Parmi les partitions qui ont suivi ce cette œuvre, il faut citer le beau trio Presentimientos (1993), inspiré d’une gravure des Désastres de la guerra de Goya et d’une technique isolée chez Schoenberg, à savoir une écriture à trois voix dont deux forment une paire. Dans farben der frühe (« couleurs de l’aube », 2001), Spahlinger revient aux sons « classiques » du piano, « en appuyant sur la touche reset » pour revenir aux « nuances de gris » que l’opulence des modes de jeu avaient remplacés 7. Six pièces s’enchaînent : un processus parcouru quatre fois avec des densités différentes (1), un travail sur des accords atonaux (2), une étude sur les résonances (3), sur des échelles « troublées » réparties spatialement sur les pianos (4), sur la modulation métrique (5), pour laquelle Spahlinger s’inspire de façon générale de Nicolaus A. Huber, et un semis de neuf caractères très tranchés (6) comme « unité entre disjonction et conjonction ».

Plus récemment, doppelt bejaht (« doublement affirmé », 2009) repose à nouveau entre la tension entre une durée (4 heures lors de la création à Donaueschingen) et une fragmentation extrêmes. Il s’agit « d’études d’orchestre sans chef », situées « entre l’art conceptuel et le jeu interactif ». 52 musiciens, disposés en rang mais formant un carré ouvert, sont placés sur un podium, dans une salle où le public peut circuler, mais aussi entrer et sortir. Les musiciens jouent 24 sections – « chacune symbolisant éventuellement la beauté d’un moment accompli, d’un "beau passage" » – fixées en notation graphique et au moyen d’indications verbales. Il s’agit de propositions musicales spécifiques : jouer une infinité de hauteurs, une infinité de tempos (« rien n’est plus simple pour un groupe de musiciens responsables, qui deviennent compositeur et instrumentiste en un, d’exécuter autant de tempi qu’il y a de joueurs, chose absurde à réaliser sous le diktat d’un chef et au cours d’innombrables répétitions 8 »), des unissons avec déviations, ou un « ritardando moltissimo »… L’effectif est à choisir librement, à moins qu’il ne dépende de la musique (le n° 18 indique « harmoniques 5 et 7 », impliquant les cordes).
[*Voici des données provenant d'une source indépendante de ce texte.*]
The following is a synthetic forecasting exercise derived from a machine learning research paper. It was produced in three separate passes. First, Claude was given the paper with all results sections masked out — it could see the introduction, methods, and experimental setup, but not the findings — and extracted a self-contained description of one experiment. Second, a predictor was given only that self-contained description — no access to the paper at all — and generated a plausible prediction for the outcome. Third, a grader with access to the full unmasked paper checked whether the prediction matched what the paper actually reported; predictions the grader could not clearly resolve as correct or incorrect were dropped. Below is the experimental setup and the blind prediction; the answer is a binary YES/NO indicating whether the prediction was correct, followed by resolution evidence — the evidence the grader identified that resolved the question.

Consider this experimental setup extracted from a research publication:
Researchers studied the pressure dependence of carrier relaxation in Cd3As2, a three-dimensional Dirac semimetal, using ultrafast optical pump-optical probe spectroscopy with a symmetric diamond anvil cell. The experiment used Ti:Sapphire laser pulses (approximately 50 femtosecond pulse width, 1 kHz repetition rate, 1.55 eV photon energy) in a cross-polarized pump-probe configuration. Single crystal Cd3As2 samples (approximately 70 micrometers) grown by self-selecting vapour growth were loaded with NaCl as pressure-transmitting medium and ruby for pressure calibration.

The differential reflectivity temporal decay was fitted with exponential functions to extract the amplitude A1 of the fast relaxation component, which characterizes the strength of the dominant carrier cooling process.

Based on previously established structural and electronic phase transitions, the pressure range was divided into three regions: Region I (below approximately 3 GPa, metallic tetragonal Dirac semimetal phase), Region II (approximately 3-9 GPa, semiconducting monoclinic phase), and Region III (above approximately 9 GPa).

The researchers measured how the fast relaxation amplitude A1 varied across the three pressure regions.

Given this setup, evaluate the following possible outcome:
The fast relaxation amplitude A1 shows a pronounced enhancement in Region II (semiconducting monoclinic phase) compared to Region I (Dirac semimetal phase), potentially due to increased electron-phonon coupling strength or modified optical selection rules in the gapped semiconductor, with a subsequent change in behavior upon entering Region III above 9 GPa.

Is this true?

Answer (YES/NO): NO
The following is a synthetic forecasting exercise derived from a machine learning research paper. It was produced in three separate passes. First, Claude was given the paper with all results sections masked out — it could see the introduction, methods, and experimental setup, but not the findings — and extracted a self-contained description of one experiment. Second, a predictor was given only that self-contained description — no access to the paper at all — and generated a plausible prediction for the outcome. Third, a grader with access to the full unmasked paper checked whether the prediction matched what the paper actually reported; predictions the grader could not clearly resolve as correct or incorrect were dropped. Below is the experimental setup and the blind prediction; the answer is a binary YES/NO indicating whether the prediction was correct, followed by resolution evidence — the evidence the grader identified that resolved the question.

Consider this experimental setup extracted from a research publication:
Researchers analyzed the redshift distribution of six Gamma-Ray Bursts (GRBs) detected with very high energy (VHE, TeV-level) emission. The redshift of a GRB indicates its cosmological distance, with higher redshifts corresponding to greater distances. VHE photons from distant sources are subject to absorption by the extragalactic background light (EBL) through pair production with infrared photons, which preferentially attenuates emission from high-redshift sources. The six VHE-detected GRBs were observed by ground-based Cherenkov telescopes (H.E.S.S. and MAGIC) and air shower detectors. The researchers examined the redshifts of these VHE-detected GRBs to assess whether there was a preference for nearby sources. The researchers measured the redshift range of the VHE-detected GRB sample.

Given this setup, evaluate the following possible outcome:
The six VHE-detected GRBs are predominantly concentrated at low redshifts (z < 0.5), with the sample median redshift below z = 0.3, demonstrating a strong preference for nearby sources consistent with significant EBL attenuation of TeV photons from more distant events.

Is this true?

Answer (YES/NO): NO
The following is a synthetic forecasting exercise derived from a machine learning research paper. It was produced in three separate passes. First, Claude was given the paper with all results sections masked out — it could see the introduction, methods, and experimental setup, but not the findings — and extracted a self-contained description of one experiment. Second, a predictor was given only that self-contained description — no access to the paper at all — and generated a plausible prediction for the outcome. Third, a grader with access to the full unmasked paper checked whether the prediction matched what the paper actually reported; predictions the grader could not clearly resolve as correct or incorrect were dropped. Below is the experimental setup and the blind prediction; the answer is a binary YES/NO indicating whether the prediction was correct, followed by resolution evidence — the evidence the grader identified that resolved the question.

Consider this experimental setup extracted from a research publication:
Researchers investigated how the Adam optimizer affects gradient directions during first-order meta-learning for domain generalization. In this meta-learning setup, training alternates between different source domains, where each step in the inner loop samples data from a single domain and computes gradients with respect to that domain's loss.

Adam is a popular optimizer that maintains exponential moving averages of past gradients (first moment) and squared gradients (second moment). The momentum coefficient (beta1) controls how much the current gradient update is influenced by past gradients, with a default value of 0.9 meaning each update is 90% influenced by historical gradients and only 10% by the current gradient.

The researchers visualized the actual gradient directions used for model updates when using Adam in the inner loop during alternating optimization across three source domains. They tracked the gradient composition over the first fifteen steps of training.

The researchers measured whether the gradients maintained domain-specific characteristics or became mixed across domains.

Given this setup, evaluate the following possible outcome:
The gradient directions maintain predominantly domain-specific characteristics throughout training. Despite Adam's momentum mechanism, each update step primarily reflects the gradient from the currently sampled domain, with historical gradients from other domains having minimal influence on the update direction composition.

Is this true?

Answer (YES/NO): NO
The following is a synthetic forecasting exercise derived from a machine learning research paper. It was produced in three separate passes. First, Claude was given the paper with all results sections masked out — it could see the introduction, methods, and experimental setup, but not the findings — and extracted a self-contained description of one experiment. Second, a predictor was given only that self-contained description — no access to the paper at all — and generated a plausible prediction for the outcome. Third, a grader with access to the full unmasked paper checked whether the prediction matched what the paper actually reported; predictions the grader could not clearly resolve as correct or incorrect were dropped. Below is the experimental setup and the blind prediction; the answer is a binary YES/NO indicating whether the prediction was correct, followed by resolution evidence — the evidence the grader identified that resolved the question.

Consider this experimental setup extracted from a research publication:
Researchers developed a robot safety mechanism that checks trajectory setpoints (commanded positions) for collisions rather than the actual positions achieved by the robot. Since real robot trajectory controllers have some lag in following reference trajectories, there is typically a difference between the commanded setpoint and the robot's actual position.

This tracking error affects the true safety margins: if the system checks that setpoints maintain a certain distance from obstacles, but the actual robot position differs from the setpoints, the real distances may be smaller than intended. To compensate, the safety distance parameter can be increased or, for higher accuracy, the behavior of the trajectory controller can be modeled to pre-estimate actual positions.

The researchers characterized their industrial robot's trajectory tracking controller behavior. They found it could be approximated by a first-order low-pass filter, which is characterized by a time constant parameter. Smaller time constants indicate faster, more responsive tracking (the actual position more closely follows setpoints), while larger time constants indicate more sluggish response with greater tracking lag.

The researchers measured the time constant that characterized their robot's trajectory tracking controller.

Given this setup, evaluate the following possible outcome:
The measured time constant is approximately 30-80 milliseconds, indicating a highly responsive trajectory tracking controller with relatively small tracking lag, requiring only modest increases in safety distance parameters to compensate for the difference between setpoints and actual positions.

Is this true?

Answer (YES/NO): YES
À la fin de chaque moment trois « ramifications » sont possibles, mais il faut opter aussi longtemps que possible pour la section qui diffère le plus de celle qui vient d’être jouée.

Cette utopie d’une interaction responsable résume plusieurs des obsessions de Spahlinger : proposer des modèles d’autogestion, concevoir un rapport heureux entre un moment de grâce et une totalité, travailler par sections délimitées sur des propositions simples aussitôt complexifiées. À Donaueschingen, en 2009, le règlement syndical assurant à chaque musicien une pause d’une demie heure pour une séance de quatre heures, fit qu’à partir d’un certain moment quatre musiciens quittèrent le podium toutes les cinq minutes, faisant descendre parfois l’effectif à 28 instrumentistes. Mais « l’éther » dans lequel respire la musique de Spahlinger (pour reprendre un terme d’Adorno) se constitue précisément des résistances que rencontre toute inscription de l’utopie dans la réalité sonore.


  1. politische funktion, p. 403 et gegen die postmoderne mode, p. 2 (voir bibliographie plus loin).
  2. Cité par Peter N. Wilson, « Komponieren als Zersetzen von Ordnung. Der Komponist Mathias Spahlinger », Neue Zeitschrift für Musik n° 149/4, p. 17.
  3. gegen die postmoderne mode, p. 5.
  4. « dies ist die zeit der konzeptiven ideologien nicht mehr », MusikTexte n° 113.
  5. Wilson, « Komponieren als Zersetzen von Ordnung », p. 20 et MusikTexte n° 95, p. 78.
  6. MusikTexte n° 39, p. 26 et texte accompagnant l’enregistrement chez col legno.
  7. Texte de présentation de l’œuvre.
  8. Texte de présentation de l’œuvre.